Can you return every row below verbatim, leaving out the pictures?

*****

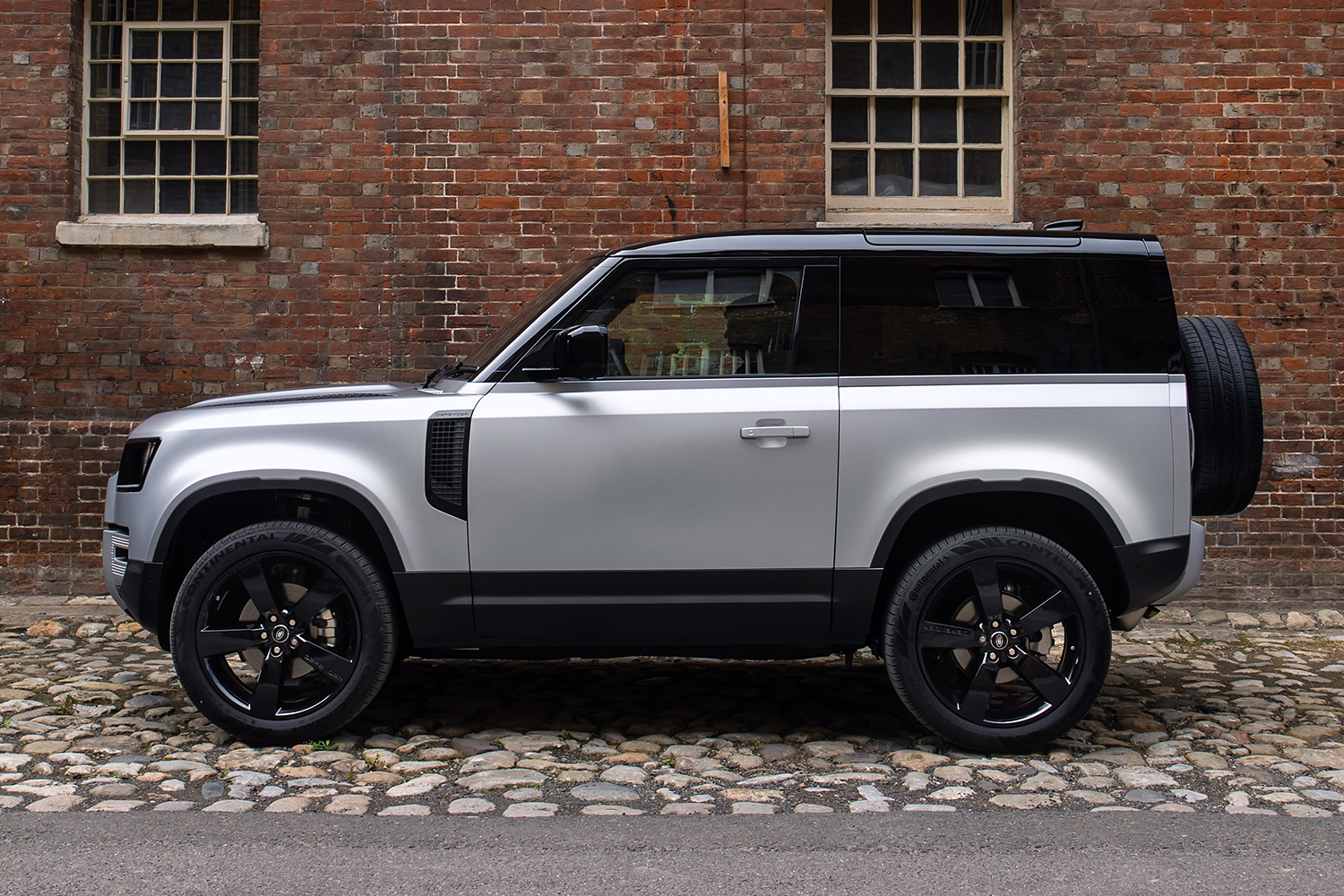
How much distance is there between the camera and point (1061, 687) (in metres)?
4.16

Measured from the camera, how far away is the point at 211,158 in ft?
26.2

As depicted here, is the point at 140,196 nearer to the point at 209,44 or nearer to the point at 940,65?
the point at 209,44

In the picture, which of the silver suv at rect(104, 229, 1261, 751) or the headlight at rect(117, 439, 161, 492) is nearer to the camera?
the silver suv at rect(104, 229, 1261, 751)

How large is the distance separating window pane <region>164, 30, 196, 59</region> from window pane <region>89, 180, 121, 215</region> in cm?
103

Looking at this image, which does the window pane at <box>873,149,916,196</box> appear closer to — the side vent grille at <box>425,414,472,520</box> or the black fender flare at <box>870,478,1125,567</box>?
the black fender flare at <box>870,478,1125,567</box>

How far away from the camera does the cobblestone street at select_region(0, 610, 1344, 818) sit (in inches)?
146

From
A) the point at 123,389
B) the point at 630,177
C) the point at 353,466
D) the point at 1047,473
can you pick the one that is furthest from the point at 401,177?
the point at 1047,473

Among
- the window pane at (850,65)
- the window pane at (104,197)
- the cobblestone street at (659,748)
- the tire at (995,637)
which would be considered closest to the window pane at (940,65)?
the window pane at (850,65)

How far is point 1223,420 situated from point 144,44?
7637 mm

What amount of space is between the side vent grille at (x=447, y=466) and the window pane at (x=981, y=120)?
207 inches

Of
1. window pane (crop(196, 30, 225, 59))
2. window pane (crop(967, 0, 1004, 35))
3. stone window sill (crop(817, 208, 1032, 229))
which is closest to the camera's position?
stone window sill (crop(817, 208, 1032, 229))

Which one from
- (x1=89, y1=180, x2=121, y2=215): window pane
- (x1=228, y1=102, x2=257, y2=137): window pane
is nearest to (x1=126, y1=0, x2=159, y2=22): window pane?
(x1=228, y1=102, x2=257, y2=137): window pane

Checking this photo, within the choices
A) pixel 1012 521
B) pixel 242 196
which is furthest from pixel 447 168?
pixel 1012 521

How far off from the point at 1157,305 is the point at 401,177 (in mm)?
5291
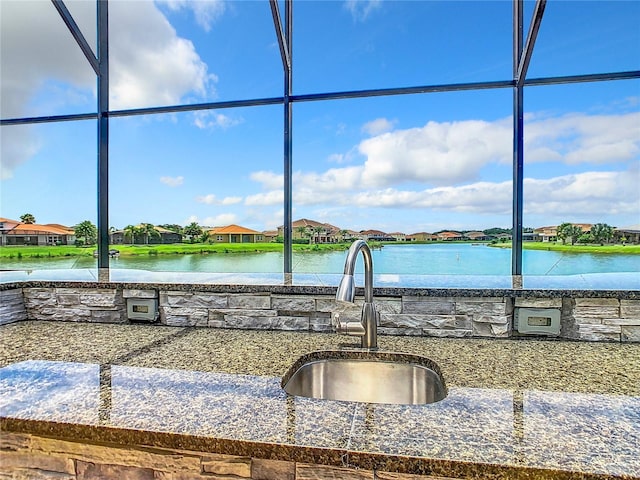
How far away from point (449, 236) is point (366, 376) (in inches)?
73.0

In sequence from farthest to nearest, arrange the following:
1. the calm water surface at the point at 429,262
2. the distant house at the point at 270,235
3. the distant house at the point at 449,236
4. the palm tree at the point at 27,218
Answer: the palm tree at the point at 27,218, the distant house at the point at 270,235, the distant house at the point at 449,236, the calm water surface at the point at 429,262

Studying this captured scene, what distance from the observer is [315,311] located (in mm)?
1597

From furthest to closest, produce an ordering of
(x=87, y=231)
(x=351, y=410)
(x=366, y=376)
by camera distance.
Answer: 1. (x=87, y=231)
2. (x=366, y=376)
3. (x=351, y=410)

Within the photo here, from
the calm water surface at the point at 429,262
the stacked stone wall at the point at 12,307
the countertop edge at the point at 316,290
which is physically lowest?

*****

# In response
How much distance is there between the camera and point (1061, 687) (in metres)?
4.16

Measured from the camera, how far away is the point at 211,158 in ft?
26.2

As depicted here, is the point at 140,196 nearer to the point at 209,44 or nearer to the point at 940,65?
the point at 209,44

In the picture, which of the silver suv at rect(104, 229, 1261, 751) or the headlight at rect(117, 439, 161, 492) is nearer to the camera?
the silver suv at rect(104, 229, 1261, 751)

How large is the distance separating window pane <region>164, 30, 196, 59</region> from window pane <region>89, 180, 121, 215</region> in cm?
103

Looking at this image, which does the window pane at <box>873,149,916,196</box> appear closer to — the side vent grille at <box>425,414,472,520</box> or the black fender flare at <box>870,478,1125,567</box>?
the black fender flare at <box>870,478,1125,567</box>

How far away from the camera does the cobblestone street at select_region(0, 610, 1344, 818) sit (in inches)?
146

From
A) the point at 123,389
B) the point at 630,177
C) the point at 353,466
D) the point at 1047,473
can you pick the one that is furthest from the point at 401,177?
the point at 1047,473

Among
- the window pane at (850,65)
- the window pane at (104,197)
- the cobblestone street at (659,748)
- the tire at (995,637)
which would be considered closest to the window pane at (940,65)?
the window pane at (850,65)

How far is point 1223,420 situated from point 144,44?
7637 mm

What amount of space is between the side vent grille at (x=447, y=466) and the window pane at (x=981, y=120)?
207 inches

Of
1. window pane (crop(196, 30, 225, 59))
2. window pane (crop(967, 0, 1004, 35))
3. stone window sill (crop(817, 208, 1032, 229))
which is closest to the camera's position?
stone window sill (crop(817, 208, 1032, 229))

Which one from
- (x1=89, y1=180, x2=121, y2=215): window pane
- (x1=228, y1=102, x2=257, y2=137): window pane
is nearest to (x1=126, y1=0, x2=159, y2=22): window pane?
(x1=228, y1=102, x2=257, y2=137): window pane

Checking this photo, within the choices
A) pixel 1012 521
B) pixel 242 196
which is furthest from pixel 447 168?
pixel 1012 521

How far off from the point at 1157,305 is the point at 401,177 (in mm)?
5291
How far away from point (449, 236) is point (366, 376) (in inches)?
73.0

In sequence from farthest to nearest, arrange the following:
1. the calm water surface at the point at 429,262
2. the distant house at the point at 270,235
3. the distant house at the point at 449,236
4. the palm tree at the point at 27,218
Answer: the palm tree at the point at 27,218, the distant house at the point at 270,235, the distant house at the point at 449,236, the calm water surface at the point at 429,262

Studying this captured scene, what distance from the observer is [315,311] located (in mm)?
1597

From furthest to closest, produce an ordering of
(x=87, y=231)
(x=351, y=410)
(x=366, y=376)
by camera distance.
Answer: 1. (x=87, y=231)
2. (x=366, y=376)
3. (x=351, y=410)

Within the photo here, from
the calm water surface at the point at 429,262
the stacked stone wall at the point at 12,307
the countertop edge at the point at 316,290
which is physically lowest?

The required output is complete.